Pour la MCJ, cela inclut la greffe de membrane cérébrale pour réparer les défauts lors de neurochirurgies et de greffes de cornée, ainsi que par le biais d’instruments chirurgicaux contaminés. La plupart des cas de MCJ surviennent de manière sporadique ou par le biais de mutations héréditaires, dont environ 1 % seraient acquises.

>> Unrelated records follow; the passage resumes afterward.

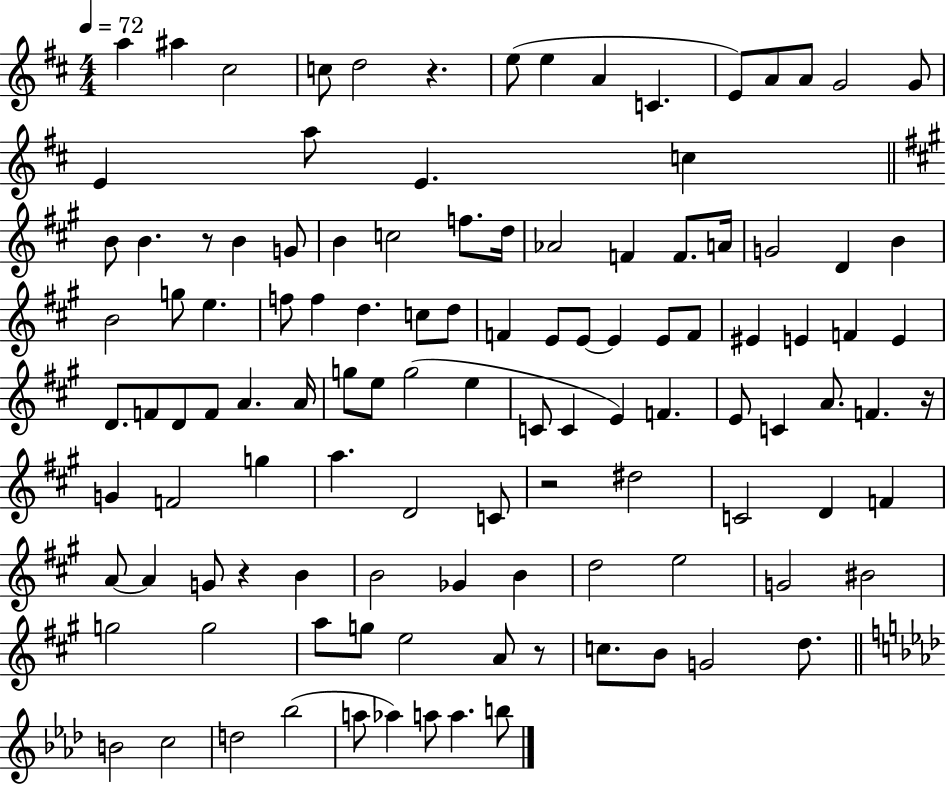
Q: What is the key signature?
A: D major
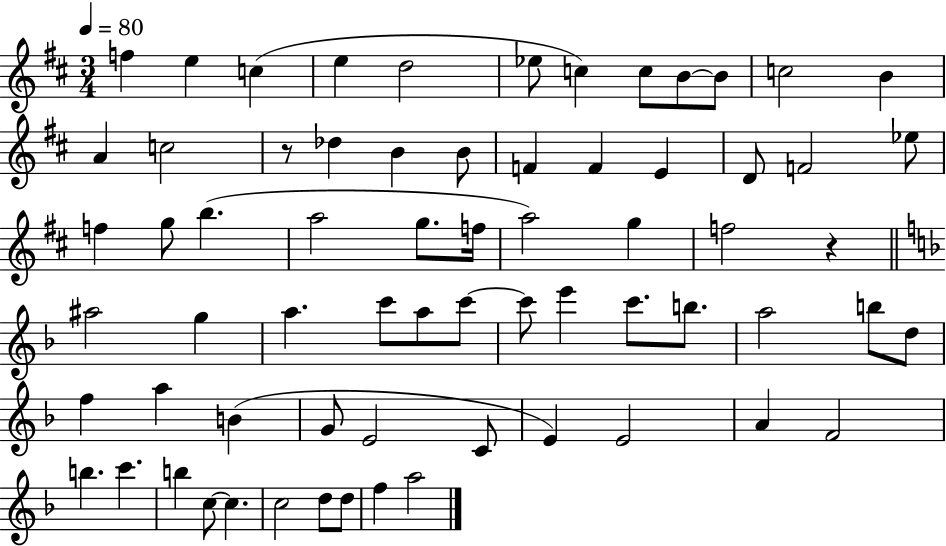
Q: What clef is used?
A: treble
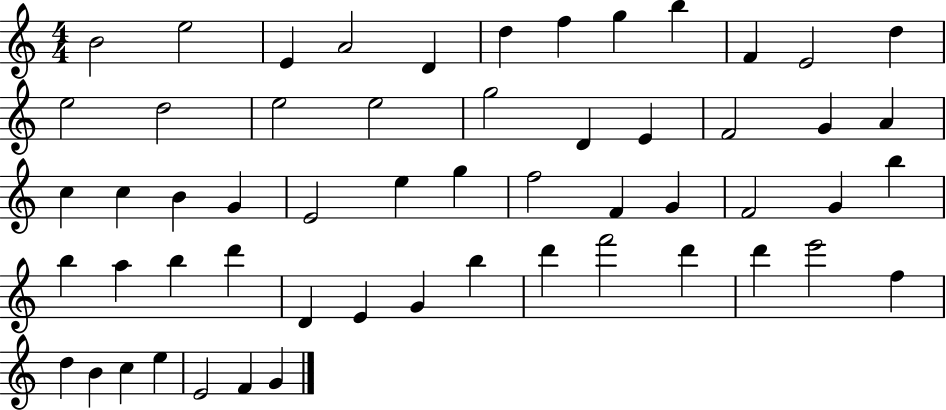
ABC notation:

X:1
T:Untitled
M:4/4
L:1/4
K:C
B2 e2 E A2 D d f g b F E2 d e2 d2 e2 e2 g2 D E F2 G A c c B G E2 e g f2 F G F2 G b b a b d' D E G b d' f'2 d' d' e'2 f d B c e E2 F G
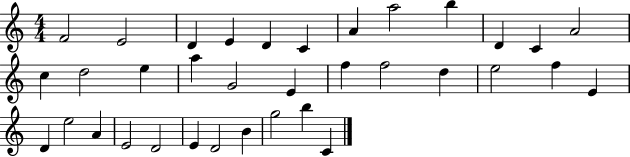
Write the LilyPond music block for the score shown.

{
  \clef treble
  \numericTimeSignature
  \time 4/4
  \key c \major
  f'2 e'2 | d'4 e'4 d'4 c'4 | a'4 a''2 b''4 | d'4 c'4 a'2 | \break c''4 d''2 e''4 | a''4 g'2 e'4 | f''4 f''2 d''4 | e''2 f''4 e'4 | \break d'4 e''2 a'4 | e'2 d'2 | e'4 d'2 b'4 | g''2 b''4 c'4 | \break \bar "|."
}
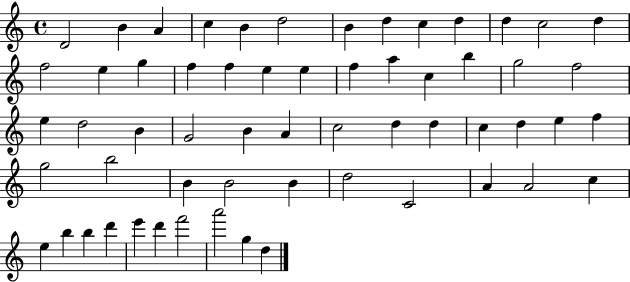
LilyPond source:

{
  \clef treble
  \time 4/4
  \defaultTimeSignature
  \key c \major
  d'2 b'4 a'4 | c''4 b'4 d''2 | b'4 d''4 c''4 d''4 | d''4 c''2 d''4 | \break f''2 e''4 g''4 | f''4 f''4 e''4 e''4 | f''4 a''4 c''4 b''4 | g''2 f''2 | \break e''4 d''2 b'4 | g'2 b'4 a'4 | c''2 d''4 d''4 | c''4 d''4 e''4 f''4 | \break g''2 b''2 | b'4 b'2 b'4 | d''2 c'2 | a'4 a'2 c''4 | \break e''4 b''4 b''4 d'''4 | e'''4 d'''4 f'''2 | a'''2 g''4 d''4 | \bar "|."
}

Bart De Stroop, chercheur sur la maladie d’Alzheimer à l’UCL, qui n’a pas participé à la nouvelle étude, affirme qu’une vigilance accrue est justifiée, en particulier en ce qui concerne les procédures pratiquées au début de la vie et impliquant des fluides ou des tissus humains. Il suggère de suivre de près ce qui arrive aux groupes de patients qui subissent des procédures telles que la transfusion sanguine ou la transplantation d’organes. «C’est ce qui est le plus nécessaire pour comprendre l’ampleur du problème», note-t-il. « Pour le moment, cela ressemble à un phénomène très rare. »

Collinge prévient également que leurs recherches suggèrent que les résultats encourageants des thérapies par anticorps monoclonaux pour la maladie d’Alzheimer pourraient être prématurés. « Nous savons que dans la maladie à prions, si vous développez un médicament qui se lie à la majorité des composants d’une souche principale (de prion) qui se propage dans le cerveau, vous pouvez obtenir le développement rapide d’une résistance des espèces mineures présentes, » ‘ il dit.

Murphy qualifie cette idée de « fascinante », mais affirme qu’il semble qu’il existe un type de protéine bêta-amyloïde qui est particulièrement nocive dans la maladie d’Alzheimer et que toute thérapie capable de s’en débarrasser suffisamment tôt devrait faire une différence pour les patients.